--- Work request ---
Would you output all the entries below without altering a word?

Records from a data source:
..............................

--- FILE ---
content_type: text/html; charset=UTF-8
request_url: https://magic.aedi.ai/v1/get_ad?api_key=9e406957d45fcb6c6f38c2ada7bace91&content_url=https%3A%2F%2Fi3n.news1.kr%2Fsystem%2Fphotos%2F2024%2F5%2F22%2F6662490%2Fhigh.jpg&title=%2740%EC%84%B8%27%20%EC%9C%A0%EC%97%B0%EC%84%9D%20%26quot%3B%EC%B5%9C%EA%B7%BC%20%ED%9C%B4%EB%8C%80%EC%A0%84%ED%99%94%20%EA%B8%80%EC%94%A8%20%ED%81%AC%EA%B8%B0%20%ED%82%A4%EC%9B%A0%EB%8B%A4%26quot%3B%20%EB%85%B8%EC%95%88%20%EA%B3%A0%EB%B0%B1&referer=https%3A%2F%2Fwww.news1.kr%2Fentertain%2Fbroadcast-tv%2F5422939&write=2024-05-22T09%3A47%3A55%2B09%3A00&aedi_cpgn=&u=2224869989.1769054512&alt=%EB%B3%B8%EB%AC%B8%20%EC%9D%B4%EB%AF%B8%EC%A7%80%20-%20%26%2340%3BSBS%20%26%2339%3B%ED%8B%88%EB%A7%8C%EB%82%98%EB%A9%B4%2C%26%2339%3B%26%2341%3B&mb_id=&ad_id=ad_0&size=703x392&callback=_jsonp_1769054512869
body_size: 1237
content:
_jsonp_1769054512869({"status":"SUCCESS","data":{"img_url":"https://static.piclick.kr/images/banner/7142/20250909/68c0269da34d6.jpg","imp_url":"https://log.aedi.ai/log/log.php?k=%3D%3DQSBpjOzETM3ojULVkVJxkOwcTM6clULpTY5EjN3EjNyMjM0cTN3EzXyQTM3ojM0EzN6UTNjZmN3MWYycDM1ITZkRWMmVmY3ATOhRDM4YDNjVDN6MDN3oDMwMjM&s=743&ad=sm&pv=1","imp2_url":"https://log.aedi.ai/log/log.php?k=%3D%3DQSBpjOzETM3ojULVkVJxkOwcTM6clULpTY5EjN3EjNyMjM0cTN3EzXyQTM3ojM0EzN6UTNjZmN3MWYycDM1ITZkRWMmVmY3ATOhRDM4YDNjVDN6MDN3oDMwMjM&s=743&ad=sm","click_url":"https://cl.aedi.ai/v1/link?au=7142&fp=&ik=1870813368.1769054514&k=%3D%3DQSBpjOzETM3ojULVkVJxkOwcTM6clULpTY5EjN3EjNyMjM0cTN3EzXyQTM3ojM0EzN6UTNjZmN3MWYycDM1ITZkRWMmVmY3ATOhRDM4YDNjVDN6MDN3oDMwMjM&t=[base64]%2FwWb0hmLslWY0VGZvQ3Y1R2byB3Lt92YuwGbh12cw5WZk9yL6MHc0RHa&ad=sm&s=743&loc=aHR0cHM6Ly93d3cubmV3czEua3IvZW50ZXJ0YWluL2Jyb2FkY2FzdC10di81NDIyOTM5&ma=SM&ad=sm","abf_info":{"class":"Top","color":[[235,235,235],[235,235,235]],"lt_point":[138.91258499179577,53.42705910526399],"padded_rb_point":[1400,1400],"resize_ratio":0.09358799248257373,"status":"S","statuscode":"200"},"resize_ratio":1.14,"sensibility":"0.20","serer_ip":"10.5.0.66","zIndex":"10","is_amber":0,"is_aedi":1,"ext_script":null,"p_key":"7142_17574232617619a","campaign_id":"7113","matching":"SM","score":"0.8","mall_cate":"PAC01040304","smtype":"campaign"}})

..............................

--- Solution ---
--- FILE ---
content_type: text/html; charset=UTF-8
request_url: https://magic.aedi.ai/v1/get_ad?api_key=9e406957d45fcb6c6f38c2ada7bace91&content_url=https%3A%2F%2Fi3n.news1.kr%2Fsystem%2Fphotos%2F2024%2F5%2F22%2F6662490%2Fhigh.jpg&title=%2740%EC%84%B8%27%20%EC%9C%A0%EC%97%B0%EC%84%9D%20%26quot%3B%EC%B5%9C%EA%B7%BC%20%ED%9C%B4%EB%8C%80%EC%A0%84%ED%99%94%20%EA%B8%80%EC%94%A8%20%ED%81%AC%EA%B8%B0%20%ED%82%A4%EC%9B%A0%EB%8B%A4%26quot%3B%20%EB%85%B8%EC%95%88%20%EA%B3%A0%EB%B0%B1&referer=https%3A%2F%2Fwww.news1.kr%2Fentertain%2Fbroadcast-tv%2F5422939&write=2024-05-22T09%3A47%3A55%2B09%3A00&aedi_cpgn=&u=2224869989.1769054512&alt=%EB%B3%B8%EB%AC%B8%20%EC%9D%B4%EB%AF%B8%EC%A7%80%20-%20%26%2340%3BSBS%20%26%2339%3B%ED%8B%88%EB%A7%8C%EB%82%98%EB%A9%B4%2C%26%2339%3B%26%2341%3B&mb_id=&ad_id=ad_0&size=703x392&callback=_jsonp_1769054512869
body_size: 1237
content:
_jsonp_1769054512869({"status":"SUCCESS","data":{"img_url":"https://static.piclick.kr/images/banner/7142/20250909/68c0269da34d6.jpg","imp_url":"https://log.aedi.ai/log/log.php?k=%3D%3DQSBpjOzETM3ojULVkVJxkOwcTM6clULpTY5EjN3EjNyMjM0cTN3EzXyQTM3ojM0EzN6UTNjZmN3MWYycDM1ITZkRWMmVmY3ATOhRDM4YDNjVDN6MDN3oDMwMjM&s=743&ad=sm&pv=1","imp2_url":"https://log.aedi.ai/log/log.php?k=%3D%3DQSBpjOzETM3ojULVkVJxkOwcTM6clULpTY5EjN3EjNyMjM0cTN3EzXyQTM3ojM0EzN6UTNjZmN3MWYycDM1ITZkRWMmVmY3ATOhRDM4YDNjVDN6MDN3oDMwMjM&s=743&ad=sm","click_url":"https://cl.aedi.ai/v1/link?au=7142&fp=&ik=1870813368.1769054514&k=%3D%3DQSBpjOzETM3ojULVkVJxkOwcTM6clULpTY5EjN3EjNyMjM0cTN3EzXyQTM3ojM0EzN6UTNjZmN3MWYycDM1ITZkRWMmVmY3ATOhRDM4YDNjVDN6MDN3oDMwMjM&t=[base64]%2FwWb0hmLslWY0VGZvQ3Y1R2byB3Lt92YuwGbh12cw5WZk9yL6MHc0RHa&ad=sm&s=743&loc=aHR0cHM6Ly93d3cubmV3czEua3IvZW50ZXJ0YWluL2Jyb2FkY2FzdC10di81NDIyOTM5&ma=SM&ad=sm","abf_info":{"class":"Top","color":[[235,235,235],[235,235,235]],"lt_point":[138.91258499179577,53.42705910526399],"padded_rb_point":[1400,1400],"resize_ratio":0.09358799248257373,"status":"S","statuscode":"200"},"resize_ratio":1.14,"sensibility":"0.20","serer_ip":"10.5.0.66","zIndex":"10","is_amber":0,"is_aedi":1,"ext_script":null,"p_key":"7142_17574232617619a","campaign_id":"7113","matching":"SM","score":"0.8","mall_cate":"PAC01040304","smtype":"campaign"}})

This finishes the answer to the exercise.